(Excerpts from a spatial reasoning dataset)
** START **

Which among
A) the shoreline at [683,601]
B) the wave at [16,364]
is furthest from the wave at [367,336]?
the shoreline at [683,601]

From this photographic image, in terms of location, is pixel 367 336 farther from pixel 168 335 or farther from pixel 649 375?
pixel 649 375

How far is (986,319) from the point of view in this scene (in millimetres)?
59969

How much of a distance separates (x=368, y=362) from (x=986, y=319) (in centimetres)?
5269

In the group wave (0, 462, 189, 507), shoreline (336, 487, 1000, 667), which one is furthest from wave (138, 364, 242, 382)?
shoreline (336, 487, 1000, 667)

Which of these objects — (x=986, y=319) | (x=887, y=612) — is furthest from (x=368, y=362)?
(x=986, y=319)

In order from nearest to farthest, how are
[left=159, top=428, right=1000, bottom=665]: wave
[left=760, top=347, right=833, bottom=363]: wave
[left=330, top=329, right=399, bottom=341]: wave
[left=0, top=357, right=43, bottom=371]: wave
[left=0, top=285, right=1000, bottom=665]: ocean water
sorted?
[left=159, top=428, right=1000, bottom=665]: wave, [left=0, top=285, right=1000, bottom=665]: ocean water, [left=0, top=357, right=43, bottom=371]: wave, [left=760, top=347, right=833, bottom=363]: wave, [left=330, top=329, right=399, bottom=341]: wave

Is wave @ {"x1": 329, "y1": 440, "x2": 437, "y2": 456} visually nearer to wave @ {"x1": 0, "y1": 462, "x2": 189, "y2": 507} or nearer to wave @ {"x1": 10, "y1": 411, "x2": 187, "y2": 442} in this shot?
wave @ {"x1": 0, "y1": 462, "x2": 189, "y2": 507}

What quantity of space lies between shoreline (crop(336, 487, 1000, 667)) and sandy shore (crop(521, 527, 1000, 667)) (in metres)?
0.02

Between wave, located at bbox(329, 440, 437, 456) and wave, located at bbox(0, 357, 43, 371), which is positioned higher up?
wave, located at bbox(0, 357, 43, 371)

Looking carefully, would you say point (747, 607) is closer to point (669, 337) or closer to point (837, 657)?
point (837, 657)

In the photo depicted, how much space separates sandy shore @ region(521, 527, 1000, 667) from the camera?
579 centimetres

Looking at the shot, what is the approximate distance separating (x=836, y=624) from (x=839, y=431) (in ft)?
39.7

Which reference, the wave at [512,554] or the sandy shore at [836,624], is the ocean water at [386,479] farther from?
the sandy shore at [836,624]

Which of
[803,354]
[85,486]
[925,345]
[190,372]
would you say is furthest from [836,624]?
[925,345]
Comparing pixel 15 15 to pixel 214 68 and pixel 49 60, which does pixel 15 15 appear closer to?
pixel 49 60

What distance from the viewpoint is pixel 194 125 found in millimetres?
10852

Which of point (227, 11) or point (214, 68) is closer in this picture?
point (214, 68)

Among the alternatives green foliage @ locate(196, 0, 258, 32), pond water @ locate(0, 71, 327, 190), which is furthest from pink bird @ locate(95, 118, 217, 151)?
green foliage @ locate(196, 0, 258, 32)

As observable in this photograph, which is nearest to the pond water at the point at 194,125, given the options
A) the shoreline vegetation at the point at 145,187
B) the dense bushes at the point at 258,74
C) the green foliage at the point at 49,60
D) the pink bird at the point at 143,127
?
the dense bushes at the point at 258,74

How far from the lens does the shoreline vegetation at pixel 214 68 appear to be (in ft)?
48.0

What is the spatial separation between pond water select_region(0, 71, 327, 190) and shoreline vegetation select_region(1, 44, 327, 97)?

** END **

Work to be completed: Reproduce all of the items above verbatim.

Response below:
Which among
A) the shoreline at [683,601]
B) the wave at [16,364]
is furthest from the wave at [367,336]?
the shoreline at [683,601]

From this photographic image, in terms of location, is pixel 367 336 farther from pixel 168 335 or farther from pixel 649 375?
pixel 649 375

How far is (986,319) from the point of view in this scene (in millimetres)?
59969

How much of a distance separates (x=368, y=362) from (x=986, y=319) (in centimetres)?
5269

In the group wave (0, 462, 189, 507), shoreline (336, 487, 1000, 667), which one is furthest from wave (138, 364, 242, 382)?
shoreline (336, 487, 1000, 667)

Which of these objects — (x=986, y=319) | (x=887, y=612) — is furthest from (x=368, y=362)?
(x=986, y=319)

In order from nearest to farthest, how are
[left=159, top=428, right=1000, bottom=665]: wave
[left=760, top=347, right=833, bottom=363]: wave
[left=330, top=329, right=399, bottom=341]: wave
[left=0, top=357, right=43, bottom=371]: wave
[left=0, top=285, right=1000, bottom=665]: ocean water
sorted?
[left=159, top=428, right=1000, bottom=665]: wave, [left=0, top=285, right=1000, bottom=665]: ocean water, [left=0, top=357, right=43, bottom=371]: wave, [left=760, top=347, right=833, bottom=363]: wave, [left=330, top=329, right=399, bottom=341]: wave

Is wave @ {"x1": 329, "y1": 440, "x2": 437, "y2": 456} visually nearer to wave @ {"x1": 0, "y1": 462, "x2": 189, "y2": 507} or nearer to wave @ {"x1": 10, "y1": 411, "x2": 187, "y2": 442} in this shot?
wave @ {"x1": 0, "y1": 462, "x2": 189, "y2": 507}

What quantity of space lies between shoreline (crop(336, 487, 1000, 667)) and sandy shore (crop(521, 527, 1000, 667)) (in metres)?
0.02

Between wave, located at bbox(329, 440, 437, 456) and wave, located at bbox(0, 357, 43, 371), which is positioned higher up?
wave, located at bbox(0, 357, 43, 371)

Looking carefully, would you say point (747, 607) is closer to point (669, 337) or closer to point (837, 657)?
point (837, 657)

In the photo depicted, how much space separates sandy shore @ region(521, 527, 1000, 667) from the camera?
579 centimetres

Looking at the shot, what is the approximate distance separating (x=836, y=624) from (x=839, y=431) (in ft)?
39.7

Which reference, the wave at [512,554] or the sandy shore at [836,624], is the ocean water at [386,479] farther from?
the sandy shore at [836,624]

Which of
[803,354]
[85,486]
[925,345]
[190,372]
would you say is furthest from [836,624]?
[925,345]
Comparing pixel 15 15 to pixel 214 68 and pixel 49 60, which does pixel 15 15 appear closer to?
pixel 49 60

What distance from the viewpoint is pixel 194 125 found in millimetres?
10852

Which of point (227, 11) or point (214, 68) is closer in this picture?
point (214, 68)

Among the alternatives green foliage @ locate(196, 0, 258, 32), pond water @ locate(0, 71, 327, 190), which is furthest from pink bird @ locate(95, 118, 217, 151)?
green foliage @ locate(196, 0, 258, 32)

As observable in this photograph, which is nearest to the pond water at the point at 194,125, given the options
A) the shoreline vegetation at the point at 145,187
B) the dense bushes at the point at 258,74
C) the green foliage at the point at 49,60
D) the pink bird at the point at 143,127
?
the dense bushes at the point at 258,74

How far from the lens does the shoreline vegetation at pixel 214 68 appear to be (in ft)?
48.0

What is the spatial separation between pond water select_region(0, 71, 327, 190) and shoreline vegetation select_region(1, 44, 327, 97)?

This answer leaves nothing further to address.